Task to complete | Reproduce all of the lines below word for word, omitting the pictures from your answer.

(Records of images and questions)
★ ★ ★

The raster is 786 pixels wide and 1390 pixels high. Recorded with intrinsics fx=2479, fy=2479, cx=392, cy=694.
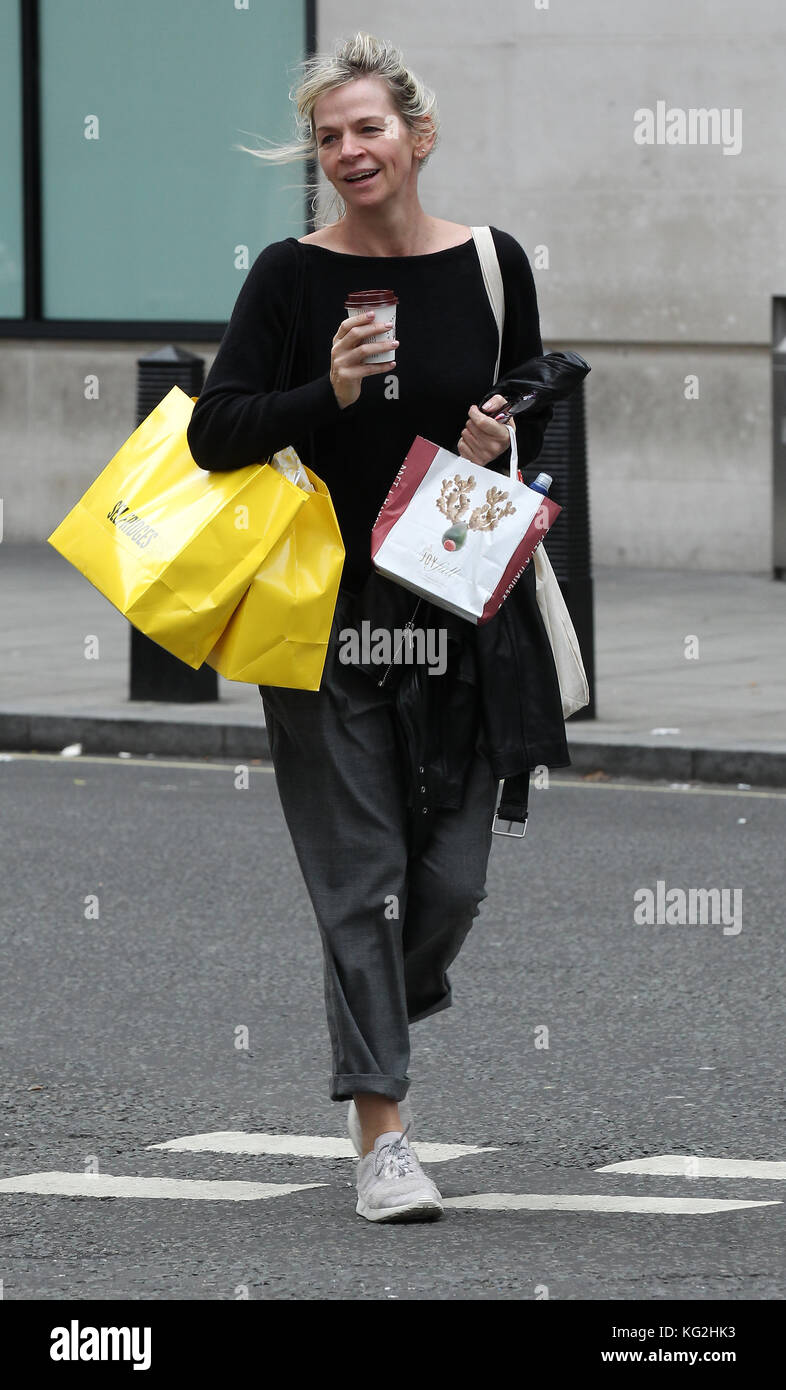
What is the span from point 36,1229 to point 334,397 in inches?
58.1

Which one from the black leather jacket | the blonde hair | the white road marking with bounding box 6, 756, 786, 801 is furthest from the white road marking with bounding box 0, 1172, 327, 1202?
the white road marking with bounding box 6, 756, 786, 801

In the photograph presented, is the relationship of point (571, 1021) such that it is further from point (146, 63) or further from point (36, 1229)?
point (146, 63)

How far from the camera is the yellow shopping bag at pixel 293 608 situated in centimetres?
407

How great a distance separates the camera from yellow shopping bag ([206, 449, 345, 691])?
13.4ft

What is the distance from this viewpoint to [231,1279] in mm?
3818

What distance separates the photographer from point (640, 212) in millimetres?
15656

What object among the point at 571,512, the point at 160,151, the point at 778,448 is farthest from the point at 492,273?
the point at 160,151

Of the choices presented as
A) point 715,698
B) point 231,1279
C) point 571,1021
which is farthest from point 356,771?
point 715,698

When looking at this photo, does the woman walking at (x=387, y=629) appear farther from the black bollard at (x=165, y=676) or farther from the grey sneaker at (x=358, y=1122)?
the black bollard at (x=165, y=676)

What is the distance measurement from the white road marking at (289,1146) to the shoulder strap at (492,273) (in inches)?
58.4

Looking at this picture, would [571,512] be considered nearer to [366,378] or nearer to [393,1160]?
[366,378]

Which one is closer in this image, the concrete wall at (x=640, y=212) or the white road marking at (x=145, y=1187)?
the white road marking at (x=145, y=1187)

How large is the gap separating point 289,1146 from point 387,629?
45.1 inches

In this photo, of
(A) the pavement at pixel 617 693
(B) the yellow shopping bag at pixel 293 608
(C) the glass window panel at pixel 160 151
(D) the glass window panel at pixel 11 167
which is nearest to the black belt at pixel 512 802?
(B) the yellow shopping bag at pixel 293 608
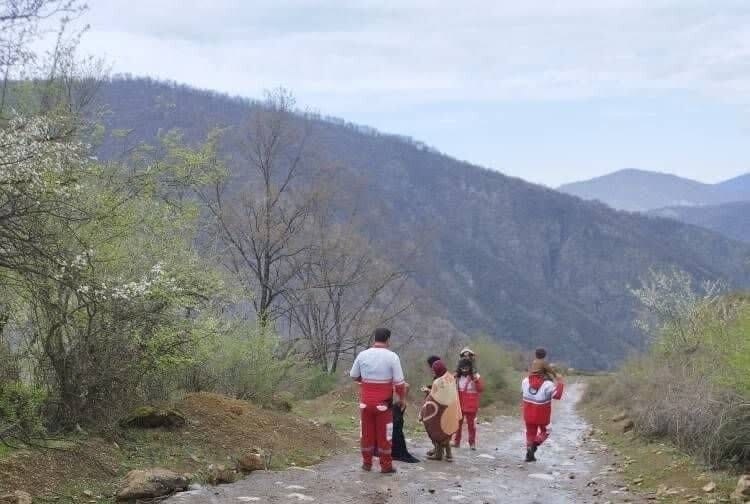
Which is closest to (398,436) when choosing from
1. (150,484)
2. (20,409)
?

★ ★ ★

Answer to the task |
The raster is 786 pixels wide and 1390 pixels high. Recorded with intrinsics fx=2479, fy=2479, cx=392, cy=694.
What is the span from point 36,1229 to point 334,397 in inches?
58.1

Which one from the black leather jacket | the blonde hair | the white road marking with bounding box 6, 756, 786, 801 is furthest from the white road marking with bounding box 0, 1172, 327, 1202?
the white road marking with bounding box 6, 756, 786, 801

In the photograph presented, is the relationship of point (571, 1021) such that it is further from point (146, 63) or further from point (36, 1229)?
point (146, 63)

How far from the camera is the yellow shopping bag at pixel 293 608 situated in centimetres?
407

How great a distance separates the camera from yellow shopping bag ([206, 449, 345, 691])?
13.4ft

What is the distance from this viewpoint to [231,1279] in mm?
3818

What distance separates the photographer from point (640, 212) in millimetres?
15656

What object among the point at 571,512, the point at 160,151, the point at 778,448 is farthest from the point at 492,273?
the point at 160,151

Of the choices presented as
A) point 715,698
B) point 231,1279
C) point 571,1021
which is farthest from point 356,771?
point 715,698

When looking at this photo, does the woman walking at (x=387, y=629) appear farther from the black bollard at (x=165, y=676) or farther from the grey sneaker at (x=358, y=1122)?
the black bollard at (x=165, y=676)

What is the distance measurement from the white road marking at (289,1146) to the shoulder strap at (492,273) (in inches)?
58.4

Looking at this picture, would [571,512] be considered nearer to [366,378] or nearer to [393,1160]?
[366,378]

Which one is closer in this image, the concrete wall at (x=640, y=212) or the white road marking at (x=145, y=1187)?
the white road marking at (x=145, y=1187)

How large is the gap separating point 289,1146 from point 387,629?
45.1 inches

In this photo, of
(A) the pavement at pixel 617 693
(B) the yellow shopping bag at pixel 293 608
(C) the glass window panel at pixel 160 151
(D) the glass window panel at pixel 11 167
which is nearest to the black belt at pixel 512 802?
(B) the yellow shopping bag at pixel 293 608
Which is closest to (398,436) when choosing from
1. (150,484)
2. (20,409)
?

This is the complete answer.